# Aim
Using the records below, copy out exactly the line that contains "Which among these —" and every line that follows it, up to and including the last, and no others.

# Excerpted data
==*==

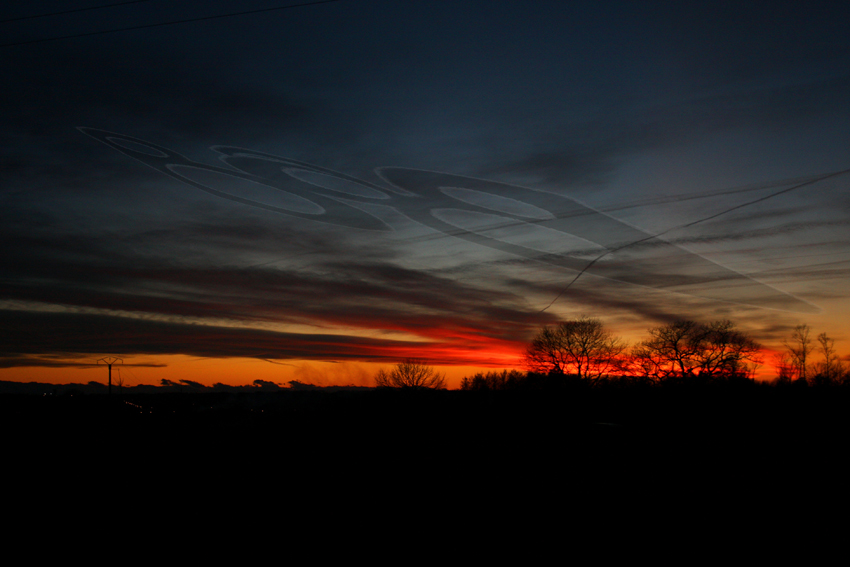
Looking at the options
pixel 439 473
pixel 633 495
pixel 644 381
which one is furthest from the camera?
pixel 644 381

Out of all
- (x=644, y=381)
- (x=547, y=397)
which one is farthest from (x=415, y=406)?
(x=644, y=381)

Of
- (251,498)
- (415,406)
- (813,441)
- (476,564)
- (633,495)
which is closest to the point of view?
(476,564)

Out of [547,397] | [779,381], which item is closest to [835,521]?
[547,397]

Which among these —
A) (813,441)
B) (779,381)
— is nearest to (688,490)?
(813,441)

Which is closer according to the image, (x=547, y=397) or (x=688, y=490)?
(x=688, y=490)

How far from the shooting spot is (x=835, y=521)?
39.4ft

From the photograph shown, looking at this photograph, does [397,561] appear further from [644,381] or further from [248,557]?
[644,381]

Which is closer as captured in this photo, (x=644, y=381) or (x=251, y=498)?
(x=251, y=498)

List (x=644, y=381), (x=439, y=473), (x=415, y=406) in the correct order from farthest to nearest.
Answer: (x=644, y=381) < (x=415, y=406) < (x=439, y=473)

==*==

# Output below
Which among these —
A) (813,441)
B) (779,381)
— is nearest to (688,490)?
(813,441)

Which is closer according to the image, (x=547, y=397) or (x=688, y=490)?
(x=688, y=490)

How far from the shooting spot is (x=835, y=521)?
39.4ft

From the photograph shown, looking at this photograph, does [397,561] appear further from [644,381] or further from [248,557]?
[644,381]

Which is closer as captured in this photo, (x=644, y=381) or (x=251, y=498)?
(x=251, y=498)

List (x=644, y=381), (x=439, y=473), (x=415, y=406) in the correct order from farthest to nearest.
Answer: (x=644, y=381) < (x=415, y=406) < (x=439, y=473)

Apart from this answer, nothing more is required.